Advento foi morto com 12 tiros dentro de sua casa, após uma perseguição policial pela zona sul da capital paulista.
Familiares da vítima disseram que Fonseca e um sargento da PM fizeram os disparos contra Advento, que estava escondido debaixo de uma cama. Os policiais, porém, afirmaram que tinham sido recebidos a tiros após a perseguição.

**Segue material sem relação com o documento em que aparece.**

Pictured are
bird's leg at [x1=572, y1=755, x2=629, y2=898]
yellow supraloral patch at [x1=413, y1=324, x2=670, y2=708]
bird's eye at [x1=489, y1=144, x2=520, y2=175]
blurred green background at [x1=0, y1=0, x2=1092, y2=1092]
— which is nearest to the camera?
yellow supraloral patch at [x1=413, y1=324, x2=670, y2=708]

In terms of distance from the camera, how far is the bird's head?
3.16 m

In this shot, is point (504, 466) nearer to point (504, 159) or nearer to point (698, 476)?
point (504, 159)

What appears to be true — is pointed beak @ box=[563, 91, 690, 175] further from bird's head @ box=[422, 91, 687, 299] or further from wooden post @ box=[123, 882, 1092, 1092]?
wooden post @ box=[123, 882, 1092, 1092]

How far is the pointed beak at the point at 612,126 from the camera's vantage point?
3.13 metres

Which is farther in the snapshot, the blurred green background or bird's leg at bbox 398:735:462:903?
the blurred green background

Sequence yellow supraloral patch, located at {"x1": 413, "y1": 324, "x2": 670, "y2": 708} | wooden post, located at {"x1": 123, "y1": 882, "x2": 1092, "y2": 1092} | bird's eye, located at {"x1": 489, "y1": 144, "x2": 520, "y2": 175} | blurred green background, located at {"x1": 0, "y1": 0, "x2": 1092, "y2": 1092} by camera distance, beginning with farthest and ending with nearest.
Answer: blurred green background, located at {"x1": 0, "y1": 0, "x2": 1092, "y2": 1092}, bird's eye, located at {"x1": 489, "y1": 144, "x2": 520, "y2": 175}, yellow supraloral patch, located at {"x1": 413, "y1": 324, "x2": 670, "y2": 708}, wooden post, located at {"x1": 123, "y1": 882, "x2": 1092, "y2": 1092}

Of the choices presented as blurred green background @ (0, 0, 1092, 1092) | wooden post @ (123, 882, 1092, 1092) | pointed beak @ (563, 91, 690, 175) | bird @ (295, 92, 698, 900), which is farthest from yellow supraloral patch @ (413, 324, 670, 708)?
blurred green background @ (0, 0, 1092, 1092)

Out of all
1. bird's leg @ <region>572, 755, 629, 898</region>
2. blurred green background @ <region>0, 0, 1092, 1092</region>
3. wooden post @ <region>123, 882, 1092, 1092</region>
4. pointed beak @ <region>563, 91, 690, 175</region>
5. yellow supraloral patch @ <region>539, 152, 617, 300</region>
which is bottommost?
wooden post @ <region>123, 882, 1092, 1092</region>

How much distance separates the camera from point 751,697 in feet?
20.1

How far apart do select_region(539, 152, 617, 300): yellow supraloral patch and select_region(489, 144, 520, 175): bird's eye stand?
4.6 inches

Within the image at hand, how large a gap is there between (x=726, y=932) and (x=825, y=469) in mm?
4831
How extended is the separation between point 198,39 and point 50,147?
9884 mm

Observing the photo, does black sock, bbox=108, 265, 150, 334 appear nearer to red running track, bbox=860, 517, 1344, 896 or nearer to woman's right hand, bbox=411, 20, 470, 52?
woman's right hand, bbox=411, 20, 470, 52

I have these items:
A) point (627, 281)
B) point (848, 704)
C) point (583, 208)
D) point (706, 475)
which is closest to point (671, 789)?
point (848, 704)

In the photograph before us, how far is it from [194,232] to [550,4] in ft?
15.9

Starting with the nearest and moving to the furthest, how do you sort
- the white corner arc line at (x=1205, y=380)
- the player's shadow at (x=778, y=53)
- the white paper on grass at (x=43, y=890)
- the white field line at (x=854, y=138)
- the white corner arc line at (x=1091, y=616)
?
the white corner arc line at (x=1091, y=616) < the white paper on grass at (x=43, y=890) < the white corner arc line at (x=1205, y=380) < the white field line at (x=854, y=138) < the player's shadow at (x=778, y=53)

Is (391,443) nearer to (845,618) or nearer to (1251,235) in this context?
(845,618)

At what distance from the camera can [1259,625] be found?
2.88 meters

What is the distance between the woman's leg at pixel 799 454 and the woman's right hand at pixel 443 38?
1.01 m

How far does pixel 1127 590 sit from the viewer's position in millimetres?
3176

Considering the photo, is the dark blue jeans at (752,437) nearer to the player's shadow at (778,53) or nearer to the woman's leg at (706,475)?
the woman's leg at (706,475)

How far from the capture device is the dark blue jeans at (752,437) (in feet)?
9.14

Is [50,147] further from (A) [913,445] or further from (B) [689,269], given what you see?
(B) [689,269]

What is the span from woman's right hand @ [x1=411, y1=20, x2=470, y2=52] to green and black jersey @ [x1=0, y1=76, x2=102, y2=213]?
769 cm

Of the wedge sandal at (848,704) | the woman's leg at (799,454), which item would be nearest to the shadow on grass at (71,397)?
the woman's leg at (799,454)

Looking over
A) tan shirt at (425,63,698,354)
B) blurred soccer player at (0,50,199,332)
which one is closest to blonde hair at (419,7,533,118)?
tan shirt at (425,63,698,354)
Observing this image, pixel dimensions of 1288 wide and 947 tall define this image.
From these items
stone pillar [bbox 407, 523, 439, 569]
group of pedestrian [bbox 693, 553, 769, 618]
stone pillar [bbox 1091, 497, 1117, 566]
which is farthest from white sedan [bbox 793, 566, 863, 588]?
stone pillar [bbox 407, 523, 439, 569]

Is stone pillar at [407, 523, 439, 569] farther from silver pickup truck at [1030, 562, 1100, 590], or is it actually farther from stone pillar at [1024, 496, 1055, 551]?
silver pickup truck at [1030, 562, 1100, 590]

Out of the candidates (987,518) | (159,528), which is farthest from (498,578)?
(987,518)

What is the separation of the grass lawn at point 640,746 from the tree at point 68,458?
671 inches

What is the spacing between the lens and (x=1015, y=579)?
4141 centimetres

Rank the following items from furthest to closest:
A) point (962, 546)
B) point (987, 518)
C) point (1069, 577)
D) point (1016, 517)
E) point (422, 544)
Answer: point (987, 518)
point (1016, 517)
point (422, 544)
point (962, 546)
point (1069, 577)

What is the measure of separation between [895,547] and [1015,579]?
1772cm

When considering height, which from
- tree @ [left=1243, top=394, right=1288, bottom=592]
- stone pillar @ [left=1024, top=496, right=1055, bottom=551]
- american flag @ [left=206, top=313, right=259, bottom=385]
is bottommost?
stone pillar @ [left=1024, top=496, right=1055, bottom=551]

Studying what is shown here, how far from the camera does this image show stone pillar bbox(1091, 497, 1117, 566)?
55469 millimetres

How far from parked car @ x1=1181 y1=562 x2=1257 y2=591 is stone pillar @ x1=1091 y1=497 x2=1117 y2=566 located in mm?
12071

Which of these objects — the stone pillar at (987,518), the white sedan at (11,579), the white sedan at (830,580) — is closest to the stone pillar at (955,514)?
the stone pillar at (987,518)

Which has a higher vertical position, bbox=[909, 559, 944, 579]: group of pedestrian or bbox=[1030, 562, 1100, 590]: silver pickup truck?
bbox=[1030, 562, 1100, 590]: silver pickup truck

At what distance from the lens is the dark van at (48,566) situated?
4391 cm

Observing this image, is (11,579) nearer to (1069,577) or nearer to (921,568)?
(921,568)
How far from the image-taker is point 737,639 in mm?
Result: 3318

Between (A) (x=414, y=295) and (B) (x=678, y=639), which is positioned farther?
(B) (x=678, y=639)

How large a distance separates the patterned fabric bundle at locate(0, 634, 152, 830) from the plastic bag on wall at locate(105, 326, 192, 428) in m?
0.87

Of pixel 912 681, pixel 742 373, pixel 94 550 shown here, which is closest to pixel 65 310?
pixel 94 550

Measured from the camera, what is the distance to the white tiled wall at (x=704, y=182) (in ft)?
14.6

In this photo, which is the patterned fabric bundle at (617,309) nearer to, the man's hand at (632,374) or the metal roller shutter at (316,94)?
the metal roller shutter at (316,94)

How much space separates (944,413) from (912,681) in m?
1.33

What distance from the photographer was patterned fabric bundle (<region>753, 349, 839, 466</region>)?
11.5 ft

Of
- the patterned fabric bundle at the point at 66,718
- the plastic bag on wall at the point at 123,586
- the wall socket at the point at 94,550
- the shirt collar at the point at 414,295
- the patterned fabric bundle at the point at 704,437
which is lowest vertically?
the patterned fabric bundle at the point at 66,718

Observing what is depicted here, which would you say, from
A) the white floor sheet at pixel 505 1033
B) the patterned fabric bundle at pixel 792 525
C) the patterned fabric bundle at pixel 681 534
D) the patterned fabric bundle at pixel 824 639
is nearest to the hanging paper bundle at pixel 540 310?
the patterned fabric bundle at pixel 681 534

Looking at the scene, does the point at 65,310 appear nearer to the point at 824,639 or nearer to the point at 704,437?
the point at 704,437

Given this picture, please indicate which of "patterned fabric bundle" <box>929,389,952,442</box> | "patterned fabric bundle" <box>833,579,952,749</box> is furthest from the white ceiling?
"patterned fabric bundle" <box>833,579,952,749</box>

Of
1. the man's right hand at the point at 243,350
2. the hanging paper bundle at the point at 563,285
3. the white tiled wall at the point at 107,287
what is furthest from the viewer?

Na ocasião do crime, a corporação admitiu que a ação teve falhas operacionais e que havia a suspeita de abuso. Os dois policiais chegaram a ser presos após o crime, mas foram soltos pouco mais de um mês depois. Antes do júri, o outro policial que participou da ação, Lucas da Silva Borges, morreu, e Fonseca foi expulso da Polícia Militar.
O crime
Segundo a acusação, Advento fazia a linha Guacuri-Shopping Interlagos e tinha oito passageiros dentro do veículo quando fugiu de uma fiscalização do CPTran (Comando de Policiamento de Trânsito) na avenida Nossa Senhora do Sabará. Os policiais de trânsito começaram a segui-lo e, por rádio, pediram reforço da tropa da área, que engrossou a perseguição.
O comboio, segundo a própria polícia, perseguiu Advento durante 30 minutos por diversas avenidas da zona sul, terminando na casa do perueiro. A chegada à casa foi anunciada pelo perueiro por telefone. Segundo familiares dele, o rapaz ligou de seu celular, durante a fuga, para que os portões fossem abertos.
Pelo relato da família, Advento, perueiro clandestino havia três anos, entrou correndo, pedindo ajuda ao avô, que morava nos fundos. O avô contou na ocasião que o neto, assustado, escondeu-se embaixo da cama de casal de seu quarto.
A PM, de acordo com a família, invadiu a casa, empurrou Geraldo e atirou.A versão da polícia só era igual à da família até a porta da casa do perueiro. Os policiais negaram qualquer agressão a Geraldo e diziam que, ao entrar no quarto, Advento os recebeu a tiros, sem estar escondido sob a cama. Eles levaram à delegacia um revólver calibre 38, com numeração raspada, que teria sido usado pelo rapaz.
O perueiro chegou a ser levado pela polícia ao Hospital do Jabaquara, onde chegou morto.